» **Texto para análise**
_ _ _ _ _
O quadro seria ainda pior, destaca João Guilherme Penteado, sócio e diretor da Apollo Investimentosnão tivessem as vendedoras de commodities sido beneficiadas, justamente, pela desvalorização do real frente a outras moedas. O que, por sua vez, aumenta o poder de competitividade das companhias.

Esses setores acabam apresentando uma proteção natural contra crises locais e mostraram a que vieram esse ano“, diz. “Algumas delas não conseguiram apresentar valorização, apesar de resultados positivos, e acabam sendo oportunidades interessantes para o próximo ano.”

Pior seria também, lembra Penteado, não estivesse a vacinação nacional tão deslanchada, ainda que seu início tenha sido à fórceps. “Com a aderência do público, o Brasil conseguiu imunizar a grande maioria dos adultos, enquanto em vários países, inclusive mais desenvolvidos, o alcance é menor.”

‘Efeito-Tiririca’

O ano foi ruim para a bolsa brasileira? Bem ruim, inegavelmente. Mas esta vida, se não for de vários, é feita de pelo menos dois lados. Claro, em se tratando de Brasil, sempre pode surgir uma mão para puxar um alçapão escondido no fundo do poço. Mas, dito isso, a bolsa brasileira já aguentou muito desaforo. Tanto que, bem diria o palhaço Tiririca, “pior do que tá não fica”.

Ou será que fica?

Para 2022, Penteado vê a bolsa brasileira sacodindo a poeira comida em relação aos seus pares. A alta, diz ele, deve vir por dois fatores principais.

O primeiro diz respeito à alta de juros no Brasil já em vias de acabar, embora o BC tenha feito questão de apontar que não sabe em que altura da Selic será esse desfecho. “O ciclo de aperto de juros está no fim, não existe espaço econômico para altas excessivas e a inflação começa a dar sinais de arrefecimento”, diz. “Isso pode levar a um ciclo de corte de juros, na sequência, para tentar reavivar o Brasil economicamente, uma vez que a variação do PIB para 2022 virá próximo a zero”.
_ _ _ _ _
» **Tarefa proposta A**
Reproduza o trecho do texto sobre a bolsa brasileira começando em "Pior seria também, lembra" e terminando em "será que fica?", trocando "bolsa brasileira" por "bolsa de valores".
» **Tarefa proposta B**
Segundo o texto sobre a bolsa brasileira, que cargos João Guilherme Penteado ocupa na Apollo Investimentos?
Os itens não são necessários para responder.
_ _ _ _ _
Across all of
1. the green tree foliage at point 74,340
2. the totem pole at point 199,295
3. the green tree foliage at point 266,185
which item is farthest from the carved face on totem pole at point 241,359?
_ _ _ _ _
» **Espaço de resposta A**
Pior seria também, lembra Penteado, não estivesse a vacinação nacional tão deslanchada, ainda que seu início tenha sido à fórceps. “Com a aderência do público, o Brasil conseguiu imunizar a grande maioria dos adultos, enquanto em vários países, inclusive mais desenvolvidos, o alcance é menor.”

‘Efeito-Tiririca’

O ano foi ruim para a bolsa de valores? Bem ruim, inegavelmente. Mas esta vida, se não for de vários, é feita de pelo menos dois lados. Claro, em se tratando de Brasil, sempre pode surgir uma mão para puxar um alçapão escondido no fundo do poço. Mas, dito isso, a bolsa de valores já aguentou muito desaforo. Tanto que, bem diria o palhaço Tiririca, “pior do que tá não fica”.

Ou será que fica?

» **Espaço de resposta B**
Ele é sócio e diretor da Apollo Investimentos.